* [QUOTED TEXT]:

---

The decision under appeal

[32]       Bryton’s application was opposed by the Third Mortgagees and the Debentureholders. The application judge dismissed Bryton’s application. There were three issues raised by Bryton: first, whether Bryton was entitled to a vesting order so that it could receive title to the Property under the Option free and clear of all creditors’ claims; second, whether Bryton was entitled to a declaratory order that proceedings relating to the validity of the Option were barred; and third, whether the creditors’ application to challenge the Option was barred by the principle of res judicata.

[33]       The application judge rejected Bryton’s request for a vesting order. He reasoned that the Option is a private contract that does not provide for other claims to be extinguished upon its exercise, and that the rights of Bryton’s private receiver did not extend beyond Bryton’s contractual rights or include the ability to convey the Property “free and clear” of third-party interests. He also concluded that it would not be equitable at this stage of the bankruptcy proceedings to vest out the claims of the Debentureholders and Third Mortgagees, who had not been given a fair opportunity to pursue their claims under the FCA, the APA, and the CBCA oppression remedy. Further, he noted that extinguishing the BIA claims without adjudication would conflict with his January 2021 order and the principles respecting vesting orders set out in the case law.

[34]       The application judge rejected Bryton’s request for declaratory relief for similar reasons. The Third Mortgagees and the Debentureholders had not yet commenced proceedings under ss. 95 and 96 of the BIA. There were no pleadings or evidence before the court with respect to the merits of such claims. The application judge observed that the jurisdiction conferred on the court by s. 97 of the Courts of Justice Act, R.S.O. 1990, c. C.43 (the “CJA”), to make binding declarations of right is not a free-standing provision that allows a judge to do whatever seems fair; rather, it allows the court to confirm legal rights that already exist. He concluded that Bryton’s attempt to pre-emptively bar creditors’ claims that had not yet been made was misconceived.

---

* [DATA SECTION]:
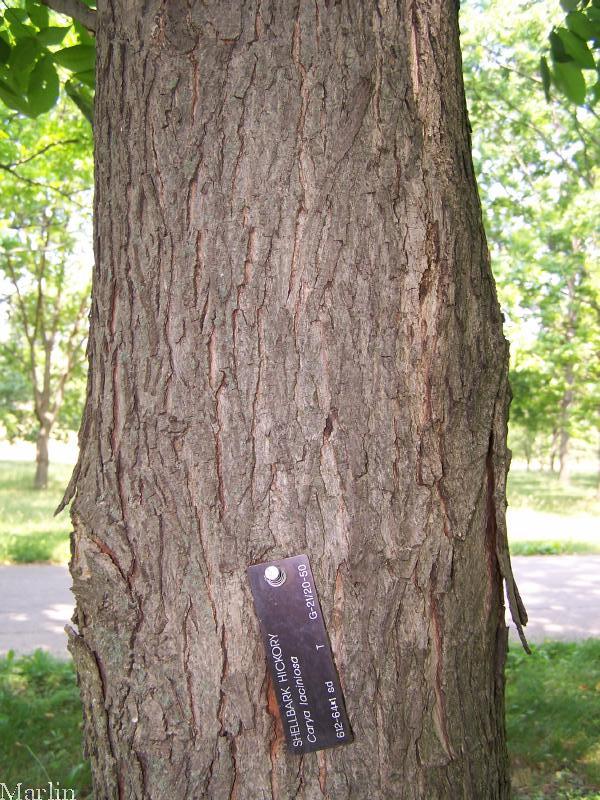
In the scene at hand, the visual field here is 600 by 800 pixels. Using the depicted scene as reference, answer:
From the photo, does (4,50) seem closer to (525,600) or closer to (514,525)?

---

* [PROBLEMS]:
1 - According to the decision-under-appeal text, who opposed Bryton's application?
2 - Write out the decision-under-appeal text starting at the words "[34]       The application" and stopping after "made was misconceived.".

* [ANSWERS FOR THIS EXERCISE]:
1 - The Third Mortgagees and the Debentureholders.

2 -
[34]       The application judge rejected Bryton’s request for declaratory relief for similar reasons. The Third Mortgagees and the Debentureholders had not yet commenced proceedings under ss. 95 and 96 of the BIA. There were no pleadings or evidence before the court with respect to the merits of such claims. The application judge observed that the jurisdiction conferred on the court by s. 97 of the Courts of Justice Act, R.S.O. 1990, c. C.43 (the “CJA”), to make binding declarations of right is not a free-standing provision that allows a judge to do whatever seems fair; rather, it allows the court to confirm legal rights that already exist. He concluded that Bryton’s attempt to pre-emptively bar creditors’ claims that had not yet been made was misconceived.